▸ **YOUR TASK**
Reproduce each of the following items word for word, keeping every line as it appears.

----

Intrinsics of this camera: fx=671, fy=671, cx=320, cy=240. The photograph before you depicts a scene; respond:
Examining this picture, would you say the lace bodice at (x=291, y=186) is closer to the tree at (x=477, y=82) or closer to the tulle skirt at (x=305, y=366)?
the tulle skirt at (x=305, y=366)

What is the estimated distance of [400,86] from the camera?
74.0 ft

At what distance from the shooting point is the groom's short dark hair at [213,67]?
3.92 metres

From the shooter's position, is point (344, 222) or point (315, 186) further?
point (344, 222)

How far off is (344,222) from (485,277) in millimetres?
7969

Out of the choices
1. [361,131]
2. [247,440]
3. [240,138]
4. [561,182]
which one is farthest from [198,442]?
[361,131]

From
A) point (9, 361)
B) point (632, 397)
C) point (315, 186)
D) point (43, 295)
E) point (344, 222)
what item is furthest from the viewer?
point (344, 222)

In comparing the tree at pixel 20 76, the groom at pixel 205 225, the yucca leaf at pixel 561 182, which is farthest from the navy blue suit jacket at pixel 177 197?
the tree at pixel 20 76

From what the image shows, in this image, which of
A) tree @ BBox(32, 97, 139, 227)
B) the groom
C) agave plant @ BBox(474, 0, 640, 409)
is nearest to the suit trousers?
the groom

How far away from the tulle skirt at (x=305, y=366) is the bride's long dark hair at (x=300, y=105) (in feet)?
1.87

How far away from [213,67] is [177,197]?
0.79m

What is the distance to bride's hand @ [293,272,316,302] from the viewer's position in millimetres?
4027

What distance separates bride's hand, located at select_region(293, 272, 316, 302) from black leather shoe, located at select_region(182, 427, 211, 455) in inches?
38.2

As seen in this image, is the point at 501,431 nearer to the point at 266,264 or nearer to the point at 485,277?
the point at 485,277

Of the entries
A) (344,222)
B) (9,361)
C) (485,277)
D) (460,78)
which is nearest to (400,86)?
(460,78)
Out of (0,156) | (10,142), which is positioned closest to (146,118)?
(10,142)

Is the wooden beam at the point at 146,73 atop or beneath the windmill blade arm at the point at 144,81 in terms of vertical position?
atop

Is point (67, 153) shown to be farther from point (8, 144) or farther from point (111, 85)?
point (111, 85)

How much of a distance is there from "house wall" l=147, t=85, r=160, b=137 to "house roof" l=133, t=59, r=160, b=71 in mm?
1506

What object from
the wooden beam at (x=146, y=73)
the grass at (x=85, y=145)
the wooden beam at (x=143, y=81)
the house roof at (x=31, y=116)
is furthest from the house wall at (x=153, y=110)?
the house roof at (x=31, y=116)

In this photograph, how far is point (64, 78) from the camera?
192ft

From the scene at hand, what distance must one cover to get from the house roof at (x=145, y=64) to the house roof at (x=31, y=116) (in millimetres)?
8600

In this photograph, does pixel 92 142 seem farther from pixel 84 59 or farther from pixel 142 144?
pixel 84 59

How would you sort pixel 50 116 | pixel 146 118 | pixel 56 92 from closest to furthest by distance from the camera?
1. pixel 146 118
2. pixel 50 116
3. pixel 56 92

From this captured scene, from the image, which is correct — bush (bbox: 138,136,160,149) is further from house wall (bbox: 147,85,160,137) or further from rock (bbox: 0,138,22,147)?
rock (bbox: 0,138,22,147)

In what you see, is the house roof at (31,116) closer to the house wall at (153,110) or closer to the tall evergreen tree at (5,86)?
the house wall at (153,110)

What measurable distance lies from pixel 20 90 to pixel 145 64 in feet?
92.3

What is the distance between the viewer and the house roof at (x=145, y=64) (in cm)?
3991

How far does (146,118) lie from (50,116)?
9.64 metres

----

▸ **FULL ANSWER**
Intrinsics of this camera: fx=671, fy=671, cx=320, cy=240. The photograph before you depicts a scene; respond:
Examining this picture, would you say the lace bodice at (x=291, y=186) is closer to the tree at (x=477, y=82) or closer to the tulle skirt at (x=305, y=366)?
the tulle skirt at (x=305, y=366)

What is the estimated distance of [400,86] from the camera?
74.0 ft

At what distance from the shooting point is the groom's short dark hair at [213,67]?
3.92 metres

From the shooter's position, is point (344, 222) or point (315, 186) further?
point (344, 222)

How far off is (344,222) from (485,277) in millimetres?
7969

Out of the choices
1. [361,131]
2. [247,440]
3. [240,138]
4. [561,182]
which one is farthest from [198,442]?
[361,131]

From
A) point (9, 361)
B) point (632, 397)
C) point (315, 186)
D) point (43, 295)
E) point (344, 222)
what item is furthest from the viewer?
point (344, 222)

In comparing the tree at pixel 20 76, the groom at pixel 205 225, the yucca leaf at pixel 561 182, which is farthest from the navy blue suit jacket at pixel 177 197?
the tree at pixel 20 76

From what the image shows, in this image, which of
A) tree @ BBox(32, 97, 139, 227)
B) the groom
C) agave plant @ BBox(474, 0, 640, 409)
is nearest to the suit trousers?
the groom

How far away from the tulle skirt at (x=305, y=366) is the bride's long dark hair at (x=300, y=105) (in feet)?
1.87

How far away from [213,67] is [177,197]?
0.79m

What is the distance to bride's hand @ [293,272,316,302] from the viewer's position in millimetres?
4027

What distance separates bride's hand, located at select_region(293, 272, 316, 302) from black leather shoe, located at select_region(182, 427, 211, 455) in inches?
38.2

As seen in this image, is the point at 501,431 nearer to the point at 266,264 or nearer to the point at 485,277?
the point at 485,277

Of the entries
A) (344,222)
B) (9,361)
C) (485,277)
D) (460,78)
which is nearest to (400,86)?
(460,78)
Out of (0,156) | (10,142), which is positioned closest to (146,118)?
(10,142)

Is the wooden beam at the point at 146,73 atop or beneath the windmill blade arm at the point at 144,81 in terms of vertical position?
atop

Is point (67, 153) shown to be farther from point (8, 144) or farther from point (111, 85)?
point (111, 85)

How much of a distance is there from "house wall" l=147, t=85, r=160, b=137 to "house roof" l=133, t=59, r=160, b=71 in mm?
1506

What object from
the wooden beam at (x=146, y=73)
the grass at (x=85, y=145)
the wooden beam at (x=143, y=81)
the house roof at (x=31, y=116)
is furthest from the house wall at (x=153, y=110)?
the house roof at (x=31, y=116)

In this photograph, how far is point (64, 78) from the camera?
192ft

From the scene at hand, what distance must one cover to get from the house roof at (x=145, y=64) to the house roof at (x=31, y=116) (in millimetres)?
8600

In this photograph, does pixel 92 142 seem farther from pixel 84 59 or farther from pixel 142 144?
pixel 84 59

How would you sort pixel 50 116 | pixel 146 118 | pixel 56 92 from closest to furthest by distance from the camera?
1. pixel 146 118
2. pixel 50 116
3. pixel 56 92

From this captured scene, from the image, which is correct — bush (bbox: 138,136,160,149) is further from house wall (bbox: 147,85,160,137) or further from rock (bbox: 0,138,22,147)?
rock (bbox: 0,138,22,147)

In what you see, is the house roof at (31,116) closer to the house wall at (153,110) or closer to the tall evergreen tree at (5,86)?
the house wall at (153,110)

What measurable distance lies from pixel 20 90 to pixel 145 64 in feet?
92.3

What is the distance between the viewer and the house roof at (x=145, y=64) (in cm)?
3991

How far does (146,118) lie from (50,116)?
9.64 metres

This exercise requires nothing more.